Sumber: Reuters | Editor: Prihastomo Wahyu Widodo
KONTAN.CO.ID - WASHINGTON. Human Rights Watch (HRW) pada hari Jumat (30/6) mengatakan bahwa mereka telah menemukan bukti baru yang memperkuat dugaan adanya penggunaan jenis ranjau darat terlarang oleh tentara Ukraina selama perang.
HRW mengatakan telah berbagi temuannya dengan pemerintah Ukraina dalam surat bulan Mei lalu, namun tidak mendapatkan tanggapan.
Kelompok tersebut meminta pemerintah Ukraina untuk menindaklanjuti komitmen mereka awal bulan ini untuk tidak menggunakan senjata semacam itu, serta berperan aktif menyelidiki dugaan penggunaannya.
"Janji pemerintah Ukraina untuk menyelidiki penggunaan ranjau anti-personel terlarang oleh militernya adalah pengakuan penting atas tugasnya untuk melindungi warga sipil," kata Steve Goose, direktur HRW untuk urusan persenjataan, dikutip Reuters.

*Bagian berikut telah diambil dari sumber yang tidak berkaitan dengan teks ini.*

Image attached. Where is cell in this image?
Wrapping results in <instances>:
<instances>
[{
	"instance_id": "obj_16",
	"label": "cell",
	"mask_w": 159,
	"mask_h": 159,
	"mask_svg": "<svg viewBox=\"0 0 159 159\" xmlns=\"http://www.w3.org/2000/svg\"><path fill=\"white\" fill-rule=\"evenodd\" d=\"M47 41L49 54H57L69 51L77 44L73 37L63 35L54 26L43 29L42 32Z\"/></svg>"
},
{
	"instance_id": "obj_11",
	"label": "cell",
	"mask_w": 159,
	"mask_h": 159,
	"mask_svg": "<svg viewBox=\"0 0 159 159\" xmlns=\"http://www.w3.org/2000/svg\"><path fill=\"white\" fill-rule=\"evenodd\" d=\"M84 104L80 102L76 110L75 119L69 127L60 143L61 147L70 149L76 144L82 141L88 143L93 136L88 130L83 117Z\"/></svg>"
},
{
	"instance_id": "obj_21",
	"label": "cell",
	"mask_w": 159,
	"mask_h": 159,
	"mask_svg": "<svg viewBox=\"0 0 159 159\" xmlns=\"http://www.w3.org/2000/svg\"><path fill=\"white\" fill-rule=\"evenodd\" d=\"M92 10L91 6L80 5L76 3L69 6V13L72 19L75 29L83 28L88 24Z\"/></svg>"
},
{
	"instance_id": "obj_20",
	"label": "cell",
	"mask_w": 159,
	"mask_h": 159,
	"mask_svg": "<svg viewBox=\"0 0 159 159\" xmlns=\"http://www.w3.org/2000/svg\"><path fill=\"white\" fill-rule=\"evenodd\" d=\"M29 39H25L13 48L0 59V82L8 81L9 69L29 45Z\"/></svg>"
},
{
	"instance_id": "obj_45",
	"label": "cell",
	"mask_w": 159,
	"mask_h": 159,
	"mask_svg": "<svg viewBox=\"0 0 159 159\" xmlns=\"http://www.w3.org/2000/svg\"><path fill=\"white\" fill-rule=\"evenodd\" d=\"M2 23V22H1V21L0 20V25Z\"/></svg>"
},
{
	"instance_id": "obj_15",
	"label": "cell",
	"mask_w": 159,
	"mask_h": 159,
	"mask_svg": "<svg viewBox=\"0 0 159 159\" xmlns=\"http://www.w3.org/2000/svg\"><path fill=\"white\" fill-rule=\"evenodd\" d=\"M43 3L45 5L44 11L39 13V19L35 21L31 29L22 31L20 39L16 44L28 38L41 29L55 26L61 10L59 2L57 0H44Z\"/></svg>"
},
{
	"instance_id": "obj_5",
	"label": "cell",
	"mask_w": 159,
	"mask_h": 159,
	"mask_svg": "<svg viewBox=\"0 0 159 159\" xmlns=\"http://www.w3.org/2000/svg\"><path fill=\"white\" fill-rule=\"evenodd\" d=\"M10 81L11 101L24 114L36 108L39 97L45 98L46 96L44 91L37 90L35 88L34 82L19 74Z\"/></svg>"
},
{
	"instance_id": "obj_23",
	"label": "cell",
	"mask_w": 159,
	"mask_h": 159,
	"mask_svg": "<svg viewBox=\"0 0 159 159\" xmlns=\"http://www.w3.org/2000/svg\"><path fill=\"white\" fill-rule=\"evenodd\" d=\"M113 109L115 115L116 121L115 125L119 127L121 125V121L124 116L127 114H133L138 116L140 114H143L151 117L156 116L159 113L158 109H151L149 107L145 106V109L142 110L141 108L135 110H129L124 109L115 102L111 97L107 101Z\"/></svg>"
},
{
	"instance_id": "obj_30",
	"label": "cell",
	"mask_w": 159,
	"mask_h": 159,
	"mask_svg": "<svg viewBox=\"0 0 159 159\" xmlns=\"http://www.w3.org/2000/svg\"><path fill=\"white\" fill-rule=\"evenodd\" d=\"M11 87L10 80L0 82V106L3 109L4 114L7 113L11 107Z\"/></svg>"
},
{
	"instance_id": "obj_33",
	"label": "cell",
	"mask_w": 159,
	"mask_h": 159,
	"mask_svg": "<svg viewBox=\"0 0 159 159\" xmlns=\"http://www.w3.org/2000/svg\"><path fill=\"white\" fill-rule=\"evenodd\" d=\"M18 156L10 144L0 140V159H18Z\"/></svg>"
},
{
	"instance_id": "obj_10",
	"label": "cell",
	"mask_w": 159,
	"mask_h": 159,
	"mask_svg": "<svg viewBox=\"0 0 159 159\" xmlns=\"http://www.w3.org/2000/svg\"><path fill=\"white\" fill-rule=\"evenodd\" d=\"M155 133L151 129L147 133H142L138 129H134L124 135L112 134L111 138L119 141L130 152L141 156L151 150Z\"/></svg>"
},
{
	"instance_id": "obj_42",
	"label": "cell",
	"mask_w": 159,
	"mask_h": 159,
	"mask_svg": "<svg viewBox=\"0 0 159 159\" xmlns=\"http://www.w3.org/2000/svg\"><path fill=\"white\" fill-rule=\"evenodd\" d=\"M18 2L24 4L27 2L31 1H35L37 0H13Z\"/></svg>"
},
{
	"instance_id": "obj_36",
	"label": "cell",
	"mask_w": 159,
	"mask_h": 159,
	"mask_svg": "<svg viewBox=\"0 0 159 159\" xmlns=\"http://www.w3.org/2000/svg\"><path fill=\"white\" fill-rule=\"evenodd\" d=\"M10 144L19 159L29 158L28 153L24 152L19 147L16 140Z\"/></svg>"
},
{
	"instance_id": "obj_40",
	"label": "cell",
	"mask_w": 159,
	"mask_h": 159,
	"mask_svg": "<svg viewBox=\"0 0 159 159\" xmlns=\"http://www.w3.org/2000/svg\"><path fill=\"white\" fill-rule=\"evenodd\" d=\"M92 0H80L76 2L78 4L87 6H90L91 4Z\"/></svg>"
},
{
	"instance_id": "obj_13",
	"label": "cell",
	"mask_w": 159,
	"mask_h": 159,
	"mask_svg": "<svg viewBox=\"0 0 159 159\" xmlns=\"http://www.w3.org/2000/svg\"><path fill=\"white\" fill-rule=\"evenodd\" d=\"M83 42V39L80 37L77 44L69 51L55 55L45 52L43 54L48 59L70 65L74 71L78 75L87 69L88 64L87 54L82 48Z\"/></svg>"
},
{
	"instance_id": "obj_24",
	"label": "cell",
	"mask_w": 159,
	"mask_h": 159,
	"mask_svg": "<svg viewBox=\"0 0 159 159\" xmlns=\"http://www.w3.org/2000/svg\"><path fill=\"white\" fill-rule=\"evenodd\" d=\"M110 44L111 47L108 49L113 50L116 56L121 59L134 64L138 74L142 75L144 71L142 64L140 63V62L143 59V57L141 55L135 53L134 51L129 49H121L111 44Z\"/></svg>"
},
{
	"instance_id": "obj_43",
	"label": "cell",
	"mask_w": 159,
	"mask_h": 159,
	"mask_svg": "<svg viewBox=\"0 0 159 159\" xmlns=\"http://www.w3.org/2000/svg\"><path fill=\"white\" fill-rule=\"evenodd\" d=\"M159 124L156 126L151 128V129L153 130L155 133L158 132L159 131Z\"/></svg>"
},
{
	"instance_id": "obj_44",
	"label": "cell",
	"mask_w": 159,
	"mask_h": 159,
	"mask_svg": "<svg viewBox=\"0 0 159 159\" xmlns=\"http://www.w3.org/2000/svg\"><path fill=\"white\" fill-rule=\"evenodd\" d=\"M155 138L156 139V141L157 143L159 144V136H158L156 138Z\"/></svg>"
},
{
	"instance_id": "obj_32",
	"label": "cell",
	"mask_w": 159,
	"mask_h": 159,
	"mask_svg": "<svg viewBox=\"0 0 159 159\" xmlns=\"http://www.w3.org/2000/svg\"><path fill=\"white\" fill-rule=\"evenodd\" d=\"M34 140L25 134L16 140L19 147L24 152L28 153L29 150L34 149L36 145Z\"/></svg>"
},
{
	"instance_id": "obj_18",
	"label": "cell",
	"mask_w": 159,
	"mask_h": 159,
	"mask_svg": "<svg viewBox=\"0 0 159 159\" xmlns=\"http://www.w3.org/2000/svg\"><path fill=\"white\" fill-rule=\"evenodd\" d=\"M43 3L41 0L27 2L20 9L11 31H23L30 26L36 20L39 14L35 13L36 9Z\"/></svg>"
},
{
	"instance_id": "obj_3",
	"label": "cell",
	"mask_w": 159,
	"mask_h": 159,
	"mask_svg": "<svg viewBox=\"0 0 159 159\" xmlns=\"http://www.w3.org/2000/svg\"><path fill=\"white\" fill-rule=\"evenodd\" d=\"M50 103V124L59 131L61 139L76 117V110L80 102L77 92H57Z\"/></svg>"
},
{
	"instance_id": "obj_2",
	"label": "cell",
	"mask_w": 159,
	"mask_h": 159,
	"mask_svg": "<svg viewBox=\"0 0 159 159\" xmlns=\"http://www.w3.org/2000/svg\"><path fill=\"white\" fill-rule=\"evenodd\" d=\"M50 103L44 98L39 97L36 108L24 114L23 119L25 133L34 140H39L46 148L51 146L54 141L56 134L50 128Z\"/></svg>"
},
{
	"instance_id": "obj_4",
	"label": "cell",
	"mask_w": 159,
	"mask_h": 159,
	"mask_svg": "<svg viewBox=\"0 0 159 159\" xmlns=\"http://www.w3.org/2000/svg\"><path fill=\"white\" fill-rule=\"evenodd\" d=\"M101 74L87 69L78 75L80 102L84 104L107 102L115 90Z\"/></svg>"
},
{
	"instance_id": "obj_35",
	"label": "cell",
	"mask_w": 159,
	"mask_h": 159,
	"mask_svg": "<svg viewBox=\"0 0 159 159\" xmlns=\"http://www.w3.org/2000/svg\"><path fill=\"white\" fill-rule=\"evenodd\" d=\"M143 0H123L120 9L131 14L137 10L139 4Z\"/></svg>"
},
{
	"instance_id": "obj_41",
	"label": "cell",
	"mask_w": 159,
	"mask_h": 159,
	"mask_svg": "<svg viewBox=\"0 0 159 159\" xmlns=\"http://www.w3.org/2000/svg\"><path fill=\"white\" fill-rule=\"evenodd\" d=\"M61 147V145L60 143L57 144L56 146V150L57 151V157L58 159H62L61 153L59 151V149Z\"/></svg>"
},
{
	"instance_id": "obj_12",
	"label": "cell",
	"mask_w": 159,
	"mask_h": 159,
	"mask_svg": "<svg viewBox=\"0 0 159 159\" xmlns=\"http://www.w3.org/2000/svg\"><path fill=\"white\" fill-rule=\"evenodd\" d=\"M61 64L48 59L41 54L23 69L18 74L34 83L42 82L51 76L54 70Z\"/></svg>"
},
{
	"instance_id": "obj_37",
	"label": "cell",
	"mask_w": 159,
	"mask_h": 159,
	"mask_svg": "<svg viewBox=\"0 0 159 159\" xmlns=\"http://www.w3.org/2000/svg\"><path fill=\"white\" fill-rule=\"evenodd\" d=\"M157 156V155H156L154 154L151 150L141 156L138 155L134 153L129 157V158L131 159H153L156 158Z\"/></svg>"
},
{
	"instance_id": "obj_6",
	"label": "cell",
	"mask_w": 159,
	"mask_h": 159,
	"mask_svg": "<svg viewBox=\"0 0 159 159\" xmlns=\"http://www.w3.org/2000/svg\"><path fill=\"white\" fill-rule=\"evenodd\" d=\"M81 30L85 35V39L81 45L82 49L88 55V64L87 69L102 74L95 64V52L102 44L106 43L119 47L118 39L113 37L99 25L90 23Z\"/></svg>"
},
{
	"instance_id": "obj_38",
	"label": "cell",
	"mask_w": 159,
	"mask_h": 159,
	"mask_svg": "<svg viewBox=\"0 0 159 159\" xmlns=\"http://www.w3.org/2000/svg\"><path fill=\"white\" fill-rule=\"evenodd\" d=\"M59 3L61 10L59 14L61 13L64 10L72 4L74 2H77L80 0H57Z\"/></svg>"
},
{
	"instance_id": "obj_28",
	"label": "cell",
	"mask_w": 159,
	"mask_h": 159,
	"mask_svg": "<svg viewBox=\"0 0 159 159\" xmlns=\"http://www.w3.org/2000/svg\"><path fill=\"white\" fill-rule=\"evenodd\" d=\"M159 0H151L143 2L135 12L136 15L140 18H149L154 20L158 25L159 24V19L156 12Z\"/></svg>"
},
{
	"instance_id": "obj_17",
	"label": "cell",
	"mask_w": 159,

Baca Juga: Bos Wagner Sesali para Pejuangnya yang Harus Membunuh Prajurit Rusia
Ukraina pada tahun 2005 meratifikasi perjanjian internasional tahun 1997 yang melarang ranjau semacam itu dan mengamanatkan penghancuran stok senjata tersebut.
Jenis ranjau yang digunakan merupakan ranjau anti-personel. Ranjau ini akan aktif jika merespons sentuhan atau kehadiran objek. Ledakannya mampu membunuh target acak yang mendekat.
Ranjau jenis ini ditanam di tanah secara benar-benar tersembunyi. Di beberapa medan perang, ranjau ini ditemukan masih tertanam dalam kondisi aktif bahkan puluhan tahun setelah perang berakhir.
Akibatnya, banyak masyarakat sipil yang menjadi korban dari ledakan ranjau yang tersembunyi selama bertahun-tahun tersebut.
Baca Juga: Banyak Tanda Kejahatan Perang, Presiden Ukraina Pertanyakan Peran Dewan Keamanan PBB
Di Ukraina, HRW menemukan bahwa tentara Ukraina menembakkan roket yang menyebarkan ribuan ranjau PMF-1 di daerah yang diduduki Rusia di dalam dan sekitar kota timur Izium antara April dan September 2022.
Roket itu masing-masing menembakkan 312 ranjau anti-personel PFM-1 dengan sasaran yang sangat acak.
Tidak hanya Ukraina, tentara Rusia juga dilaporkan telah menggunakan ranjau jenis itu. Namun, Rusia bisa bebas dari sanksi karena Moskow belum meratifikasi perjanjian yang melarang penggunaan ranjau tersebut.
Sejak invasi Rusia pada Februari 2022, HRW telah menerbitkan empat laporan yang mendokumentasikan penggunaan 13 jenis ranjau anti-personel oleh pasukan Rusia yang membunuh dan melukai warga sipil.